Is there a case that the package may be different for the production? Yes, but he’s also the only case I know of. It is happens when the packet must be cryptographically signed or contains encrypted elements. The most common scenario is a mobile application to be published in a Store. It is understandable that the signing key for production is different from the non-production one, with the production key kept in a safe place. Unsigned data, i.e. the binaries before signing, must always be the same. The simplest technique is to use two stages, in the first the CI produces an unsigned package, in the second stage the package is signed and archived before deploying on the target environment.

In no other case packages can differ between production and non-production.

Don’ts: Retrieve release files from multiple places, leave release scripts out of the package, including database updates.

What to do with technologies assuming the use of different packages for production and for development? For example, React offers react.production.min.js or react.development.js. The general rule is that development (debug) releases… must remain confined to development, ergo the release package has only production releases. compiled in release with related optimizations. Development version must be confined to developers’ machine and never used in any pre-production environment.

But what if I need to debug in a test environment? The correct approach is to include debug information (symbols) in the release package. Installing the symbols in the target environment must be optional (you don’t want an attacker leverage your symbols), and they must be generated at the same time with the rest of the package.

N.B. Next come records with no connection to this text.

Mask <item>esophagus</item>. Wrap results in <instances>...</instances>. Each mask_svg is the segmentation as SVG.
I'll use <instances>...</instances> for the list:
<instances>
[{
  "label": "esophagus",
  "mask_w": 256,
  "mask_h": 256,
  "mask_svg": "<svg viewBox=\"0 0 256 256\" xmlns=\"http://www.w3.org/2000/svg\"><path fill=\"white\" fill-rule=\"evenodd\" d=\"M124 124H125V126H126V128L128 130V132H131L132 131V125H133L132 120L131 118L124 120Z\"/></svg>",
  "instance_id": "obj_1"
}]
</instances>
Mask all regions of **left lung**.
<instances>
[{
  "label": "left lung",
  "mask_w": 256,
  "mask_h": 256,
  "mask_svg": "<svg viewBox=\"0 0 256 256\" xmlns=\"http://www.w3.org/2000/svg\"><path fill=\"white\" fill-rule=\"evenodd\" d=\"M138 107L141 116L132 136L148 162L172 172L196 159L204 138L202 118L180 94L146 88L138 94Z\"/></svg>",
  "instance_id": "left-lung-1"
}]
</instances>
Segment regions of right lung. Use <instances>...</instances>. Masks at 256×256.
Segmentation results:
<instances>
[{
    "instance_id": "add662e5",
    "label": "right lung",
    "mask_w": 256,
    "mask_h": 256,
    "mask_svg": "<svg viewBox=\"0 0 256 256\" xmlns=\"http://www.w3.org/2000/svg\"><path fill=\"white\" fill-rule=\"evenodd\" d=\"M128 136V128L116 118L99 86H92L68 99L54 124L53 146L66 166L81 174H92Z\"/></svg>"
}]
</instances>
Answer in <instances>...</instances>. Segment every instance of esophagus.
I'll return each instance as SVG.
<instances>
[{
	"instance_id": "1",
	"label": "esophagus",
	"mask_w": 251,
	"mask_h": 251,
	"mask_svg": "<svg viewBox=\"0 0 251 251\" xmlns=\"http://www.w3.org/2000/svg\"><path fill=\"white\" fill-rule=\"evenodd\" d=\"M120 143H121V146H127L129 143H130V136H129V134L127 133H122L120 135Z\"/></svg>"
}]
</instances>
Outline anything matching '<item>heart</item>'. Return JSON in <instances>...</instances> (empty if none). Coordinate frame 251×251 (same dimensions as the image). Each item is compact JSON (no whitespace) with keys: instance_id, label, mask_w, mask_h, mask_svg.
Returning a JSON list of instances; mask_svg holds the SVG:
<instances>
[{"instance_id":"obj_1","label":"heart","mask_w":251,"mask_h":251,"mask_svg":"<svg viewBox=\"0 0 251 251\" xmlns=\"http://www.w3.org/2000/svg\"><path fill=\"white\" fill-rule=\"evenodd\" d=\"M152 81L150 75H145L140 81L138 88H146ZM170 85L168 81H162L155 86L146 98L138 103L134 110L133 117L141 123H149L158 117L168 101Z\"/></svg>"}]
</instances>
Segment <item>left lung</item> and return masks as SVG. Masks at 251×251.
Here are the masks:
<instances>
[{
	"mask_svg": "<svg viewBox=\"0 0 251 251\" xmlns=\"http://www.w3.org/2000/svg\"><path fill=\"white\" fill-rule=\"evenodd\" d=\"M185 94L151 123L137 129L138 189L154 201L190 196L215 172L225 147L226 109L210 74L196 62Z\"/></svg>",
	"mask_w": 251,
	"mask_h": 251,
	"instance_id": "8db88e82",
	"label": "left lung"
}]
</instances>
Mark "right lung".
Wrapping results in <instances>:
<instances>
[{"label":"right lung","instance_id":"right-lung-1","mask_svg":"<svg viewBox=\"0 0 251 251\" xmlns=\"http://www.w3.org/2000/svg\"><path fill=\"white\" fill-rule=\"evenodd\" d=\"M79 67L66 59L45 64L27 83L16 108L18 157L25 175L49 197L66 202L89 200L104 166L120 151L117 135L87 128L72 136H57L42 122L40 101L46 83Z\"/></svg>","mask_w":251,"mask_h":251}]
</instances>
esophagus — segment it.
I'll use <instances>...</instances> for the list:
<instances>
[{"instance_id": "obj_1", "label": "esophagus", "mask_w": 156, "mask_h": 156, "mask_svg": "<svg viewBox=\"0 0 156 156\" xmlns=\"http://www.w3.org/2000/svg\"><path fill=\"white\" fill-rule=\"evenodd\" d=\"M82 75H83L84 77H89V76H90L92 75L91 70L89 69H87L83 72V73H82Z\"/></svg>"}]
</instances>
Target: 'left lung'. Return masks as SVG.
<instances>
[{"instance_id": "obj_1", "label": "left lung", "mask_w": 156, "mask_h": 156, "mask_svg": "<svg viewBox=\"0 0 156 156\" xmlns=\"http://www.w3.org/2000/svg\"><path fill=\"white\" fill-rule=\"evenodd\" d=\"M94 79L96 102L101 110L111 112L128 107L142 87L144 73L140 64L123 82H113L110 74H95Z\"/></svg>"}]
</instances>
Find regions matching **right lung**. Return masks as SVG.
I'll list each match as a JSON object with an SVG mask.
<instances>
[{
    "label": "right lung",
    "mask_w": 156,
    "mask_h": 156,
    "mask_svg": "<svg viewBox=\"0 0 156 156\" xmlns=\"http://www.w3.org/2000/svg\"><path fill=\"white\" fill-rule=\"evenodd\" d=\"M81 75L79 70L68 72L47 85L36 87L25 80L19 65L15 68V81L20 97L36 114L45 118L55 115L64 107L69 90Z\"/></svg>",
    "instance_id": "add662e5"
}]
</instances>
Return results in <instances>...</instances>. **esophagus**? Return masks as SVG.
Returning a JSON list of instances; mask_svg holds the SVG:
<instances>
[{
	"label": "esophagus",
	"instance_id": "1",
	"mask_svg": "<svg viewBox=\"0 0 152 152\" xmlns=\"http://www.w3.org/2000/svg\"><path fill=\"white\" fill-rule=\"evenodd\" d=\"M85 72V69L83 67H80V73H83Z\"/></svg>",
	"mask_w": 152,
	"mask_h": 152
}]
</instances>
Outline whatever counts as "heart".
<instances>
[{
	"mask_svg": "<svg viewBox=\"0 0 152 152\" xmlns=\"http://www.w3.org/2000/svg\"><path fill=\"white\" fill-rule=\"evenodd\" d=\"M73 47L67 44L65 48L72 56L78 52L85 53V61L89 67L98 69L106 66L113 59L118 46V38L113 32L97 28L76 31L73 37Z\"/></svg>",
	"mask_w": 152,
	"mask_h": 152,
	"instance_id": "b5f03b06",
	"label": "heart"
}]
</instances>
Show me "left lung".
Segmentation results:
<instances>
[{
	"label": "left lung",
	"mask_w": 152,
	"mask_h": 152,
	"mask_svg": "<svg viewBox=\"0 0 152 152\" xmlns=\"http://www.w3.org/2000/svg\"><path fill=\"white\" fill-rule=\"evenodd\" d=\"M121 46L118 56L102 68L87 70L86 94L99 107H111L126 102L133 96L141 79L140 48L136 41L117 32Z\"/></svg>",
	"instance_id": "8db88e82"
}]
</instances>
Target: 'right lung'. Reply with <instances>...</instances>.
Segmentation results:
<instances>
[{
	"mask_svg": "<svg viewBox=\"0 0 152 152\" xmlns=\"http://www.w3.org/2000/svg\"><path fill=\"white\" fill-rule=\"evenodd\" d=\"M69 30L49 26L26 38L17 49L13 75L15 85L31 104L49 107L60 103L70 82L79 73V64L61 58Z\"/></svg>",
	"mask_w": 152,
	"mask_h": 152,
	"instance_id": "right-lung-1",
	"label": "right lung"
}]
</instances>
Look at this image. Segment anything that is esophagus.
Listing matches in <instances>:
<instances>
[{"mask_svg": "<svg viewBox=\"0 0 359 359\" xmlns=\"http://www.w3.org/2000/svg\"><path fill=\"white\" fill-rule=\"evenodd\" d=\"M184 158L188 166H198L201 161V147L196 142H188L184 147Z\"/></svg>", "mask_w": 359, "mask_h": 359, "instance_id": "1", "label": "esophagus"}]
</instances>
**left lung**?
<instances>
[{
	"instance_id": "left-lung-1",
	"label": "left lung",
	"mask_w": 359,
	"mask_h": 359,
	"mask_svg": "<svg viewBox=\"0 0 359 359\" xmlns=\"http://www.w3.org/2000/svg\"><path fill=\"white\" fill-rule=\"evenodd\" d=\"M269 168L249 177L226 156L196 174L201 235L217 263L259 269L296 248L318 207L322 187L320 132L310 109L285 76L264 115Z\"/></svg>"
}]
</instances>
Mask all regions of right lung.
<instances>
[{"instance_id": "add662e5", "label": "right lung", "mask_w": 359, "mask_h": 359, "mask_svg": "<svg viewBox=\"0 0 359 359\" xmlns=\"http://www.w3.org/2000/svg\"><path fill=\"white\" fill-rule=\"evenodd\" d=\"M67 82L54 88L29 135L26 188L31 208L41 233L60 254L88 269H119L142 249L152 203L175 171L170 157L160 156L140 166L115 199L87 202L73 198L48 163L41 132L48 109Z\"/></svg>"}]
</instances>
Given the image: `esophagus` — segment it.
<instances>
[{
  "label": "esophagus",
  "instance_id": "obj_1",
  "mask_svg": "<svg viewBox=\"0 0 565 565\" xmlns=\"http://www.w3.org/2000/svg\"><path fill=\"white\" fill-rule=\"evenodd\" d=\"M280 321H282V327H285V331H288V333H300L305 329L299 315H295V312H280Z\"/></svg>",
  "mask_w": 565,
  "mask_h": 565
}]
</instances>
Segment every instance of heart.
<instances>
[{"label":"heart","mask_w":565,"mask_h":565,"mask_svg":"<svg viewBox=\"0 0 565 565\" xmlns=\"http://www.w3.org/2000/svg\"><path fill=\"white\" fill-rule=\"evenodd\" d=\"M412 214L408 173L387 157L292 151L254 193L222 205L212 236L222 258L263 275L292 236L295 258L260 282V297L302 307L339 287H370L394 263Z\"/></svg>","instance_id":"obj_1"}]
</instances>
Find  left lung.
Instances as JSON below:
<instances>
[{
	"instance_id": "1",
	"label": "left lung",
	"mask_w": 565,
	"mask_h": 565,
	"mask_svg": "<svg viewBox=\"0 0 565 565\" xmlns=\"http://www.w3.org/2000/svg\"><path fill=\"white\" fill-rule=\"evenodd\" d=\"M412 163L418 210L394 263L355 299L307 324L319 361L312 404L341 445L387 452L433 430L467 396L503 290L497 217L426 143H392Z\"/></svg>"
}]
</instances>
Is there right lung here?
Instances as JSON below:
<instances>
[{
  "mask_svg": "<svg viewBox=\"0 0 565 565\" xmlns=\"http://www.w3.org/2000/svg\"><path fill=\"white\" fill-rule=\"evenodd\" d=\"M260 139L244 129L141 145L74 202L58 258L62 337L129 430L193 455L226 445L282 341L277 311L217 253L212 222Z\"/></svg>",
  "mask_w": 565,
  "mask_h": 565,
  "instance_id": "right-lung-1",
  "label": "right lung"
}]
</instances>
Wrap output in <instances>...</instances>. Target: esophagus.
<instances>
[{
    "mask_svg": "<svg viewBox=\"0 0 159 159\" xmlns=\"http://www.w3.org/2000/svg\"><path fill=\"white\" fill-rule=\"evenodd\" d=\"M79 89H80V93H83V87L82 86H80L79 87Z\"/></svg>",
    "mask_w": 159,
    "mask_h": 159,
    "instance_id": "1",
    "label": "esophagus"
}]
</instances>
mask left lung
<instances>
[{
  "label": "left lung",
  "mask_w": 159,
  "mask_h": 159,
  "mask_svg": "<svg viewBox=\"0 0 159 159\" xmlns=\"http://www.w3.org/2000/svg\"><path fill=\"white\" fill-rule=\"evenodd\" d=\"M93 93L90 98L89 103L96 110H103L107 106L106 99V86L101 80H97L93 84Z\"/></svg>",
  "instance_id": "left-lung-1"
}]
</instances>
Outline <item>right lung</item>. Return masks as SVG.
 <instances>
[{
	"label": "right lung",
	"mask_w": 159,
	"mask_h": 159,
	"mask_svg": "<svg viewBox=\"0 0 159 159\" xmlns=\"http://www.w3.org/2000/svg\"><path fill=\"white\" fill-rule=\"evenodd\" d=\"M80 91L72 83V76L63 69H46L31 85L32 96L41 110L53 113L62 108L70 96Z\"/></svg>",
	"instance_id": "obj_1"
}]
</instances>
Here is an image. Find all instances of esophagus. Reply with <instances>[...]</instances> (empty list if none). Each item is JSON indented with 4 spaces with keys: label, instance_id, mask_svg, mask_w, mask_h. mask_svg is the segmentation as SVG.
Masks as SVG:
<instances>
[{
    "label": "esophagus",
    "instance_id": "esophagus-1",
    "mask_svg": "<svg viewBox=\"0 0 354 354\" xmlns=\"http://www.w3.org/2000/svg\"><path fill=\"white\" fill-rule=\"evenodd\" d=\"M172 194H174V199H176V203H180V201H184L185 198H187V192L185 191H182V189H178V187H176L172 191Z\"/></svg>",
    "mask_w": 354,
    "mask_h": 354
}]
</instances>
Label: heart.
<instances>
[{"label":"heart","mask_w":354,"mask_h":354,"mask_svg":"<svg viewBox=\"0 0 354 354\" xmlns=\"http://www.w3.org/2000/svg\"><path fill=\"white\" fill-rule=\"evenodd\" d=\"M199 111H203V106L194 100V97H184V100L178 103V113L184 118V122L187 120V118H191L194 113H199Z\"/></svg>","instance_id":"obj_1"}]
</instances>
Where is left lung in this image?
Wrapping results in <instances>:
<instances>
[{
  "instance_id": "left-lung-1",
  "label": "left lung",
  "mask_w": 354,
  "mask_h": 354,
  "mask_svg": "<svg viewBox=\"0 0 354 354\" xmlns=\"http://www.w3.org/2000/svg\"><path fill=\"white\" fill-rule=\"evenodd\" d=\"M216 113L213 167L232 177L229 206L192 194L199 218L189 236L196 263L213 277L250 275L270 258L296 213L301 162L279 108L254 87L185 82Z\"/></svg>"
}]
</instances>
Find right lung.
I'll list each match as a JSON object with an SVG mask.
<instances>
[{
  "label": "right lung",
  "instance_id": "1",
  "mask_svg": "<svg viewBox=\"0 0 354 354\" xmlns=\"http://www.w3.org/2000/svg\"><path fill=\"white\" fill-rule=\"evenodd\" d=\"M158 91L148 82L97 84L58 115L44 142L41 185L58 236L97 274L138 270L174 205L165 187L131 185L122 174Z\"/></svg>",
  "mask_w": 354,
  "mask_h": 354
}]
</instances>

Recommendation: the package construction must include the maximum amount of static checks possible with predefined rules on the allowed tolerance, e.g.:

the compiler must not generate warnings,
parsers or linters, such as Sonar, do not generate warnings,
quality metrics do not exceed alarm thresholds,
no security issues detected by the Static application security testing (SAST) tool,
3rd-party libraries have no security or licensing issues according to the Software Composition Analysis (SCA) tool,
all automated tests (unit and integration test part applicable without installing) pass,
other test metrics are within tolerance (test coverage rate, re-test failures, test duration, etc.).

The list is indicative and we can reasonably foresee that technology will integrate more of these capabilities, so the distinction between the various types of analysis will become more theoretical than practical. Avoid analysing code that is not intended for release (e.g. unit test projects), it is a waste of resource and generates only noise.

The package must have a clear identification and intrinsic traceability (source version, build identifier); intrinsic i.e. part of the package itself. Many formats, Maven JARs, NuGet, npm, allow you to store this information, leaving the responsibility for filling it in to the developer.

Are there other things besides the release package produced in this stage? Sure thing. I personally recommend:

debugging symbols,
release notes,
test and code quality data,
Bill of Materials Software (SBOM).

5. Code integration

Now let’s look at how to include code changes into the pipeline.

In my experience, to achieve Continuous Delivery, the branching strategy isn’t much of importance: trunk-based, release-branches, git-flow. The choice is linked to many factors (team size, update frequency, shared programming practices like pair programming, etc.); it is crucial that the branching model is defined in detail and agreed across all teams that collaborate on the codebase.

To support this phase, modern development platforms offer valuable features under the Pull request (PR) umbrella. Looking closer, a PR is typically made up of different elements:

a communication aspect because it informs the team of a code change;
approval by reviewers, usually excluding the author of the change;
it is a moment of formal verification for audit and regulations;
automation of quality controls through PR-triggered builds and notification to other tools such as Sonar;
standardize the format of commit messages, associate with work-item/ticket/issue, the allowed type of merge and more.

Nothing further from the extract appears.